→ **Supplied data**:

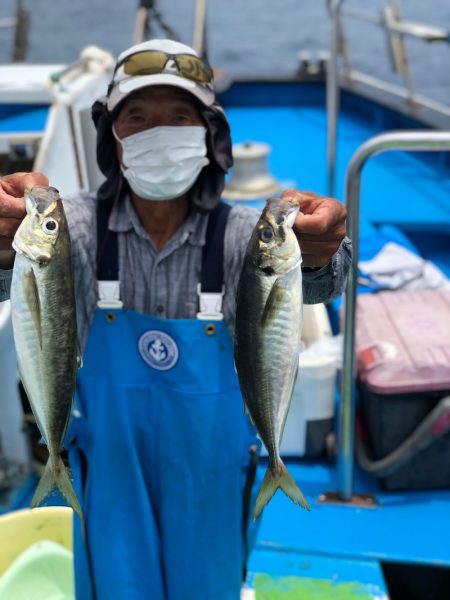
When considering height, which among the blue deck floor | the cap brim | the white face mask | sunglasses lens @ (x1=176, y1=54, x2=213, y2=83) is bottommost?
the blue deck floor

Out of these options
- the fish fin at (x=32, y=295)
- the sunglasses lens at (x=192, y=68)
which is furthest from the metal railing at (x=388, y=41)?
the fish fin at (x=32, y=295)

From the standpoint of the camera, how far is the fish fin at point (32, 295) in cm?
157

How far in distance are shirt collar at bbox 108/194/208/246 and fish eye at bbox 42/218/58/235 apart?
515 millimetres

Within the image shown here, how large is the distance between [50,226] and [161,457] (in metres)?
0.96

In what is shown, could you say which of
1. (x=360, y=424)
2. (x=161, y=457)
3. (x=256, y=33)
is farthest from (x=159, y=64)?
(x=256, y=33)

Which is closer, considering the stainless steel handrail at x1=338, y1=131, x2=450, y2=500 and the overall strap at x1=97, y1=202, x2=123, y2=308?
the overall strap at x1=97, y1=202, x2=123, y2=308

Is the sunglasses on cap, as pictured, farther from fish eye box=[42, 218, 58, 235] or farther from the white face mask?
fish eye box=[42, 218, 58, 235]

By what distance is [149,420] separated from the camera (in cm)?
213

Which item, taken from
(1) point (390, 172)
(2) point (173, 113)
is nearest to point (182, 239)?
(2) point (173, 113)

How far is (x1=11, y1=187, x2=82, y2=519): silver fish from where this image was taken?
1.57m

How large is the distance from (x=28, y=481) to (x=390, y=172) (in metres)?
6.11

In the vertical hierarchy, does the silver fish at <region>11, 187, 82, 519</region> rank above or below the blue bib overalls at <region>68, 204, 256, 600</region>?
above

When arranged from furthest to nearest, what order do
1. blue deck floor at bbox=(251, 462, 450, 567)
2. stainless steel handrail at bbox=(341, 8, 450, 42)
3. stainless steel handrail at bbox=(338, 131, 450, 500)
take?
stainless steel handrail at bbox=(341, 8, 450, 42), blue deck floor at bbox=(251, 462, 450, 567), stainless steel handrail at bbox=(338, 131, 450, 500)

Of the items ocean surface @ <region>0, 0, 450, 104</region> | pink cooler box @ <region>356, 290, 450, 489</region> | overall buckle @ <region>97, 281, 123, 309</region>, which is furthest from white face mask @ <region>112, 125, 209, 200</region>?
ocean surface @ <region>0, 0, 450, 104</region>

→ **Given request**: Can you convert everything from the line containing "Of the items" down to the end of the material above into a JSON list of strings, one string per line, including both ends and leaving out blank lines?

→ **Exercise answer**:
[
  "Of the items ocean surface @ <region>0, 0, 450, 104</region> | pink cooler box @ <region>356, 290, 450, 489</region> | overall buckle @ <region>97, 281, 123, 309</region>, which is furthest from white face mask @ <region>112, 125, 209, 200</region>?",
  "ocean surface @ <region>0, 0, 450, 104</region>"
]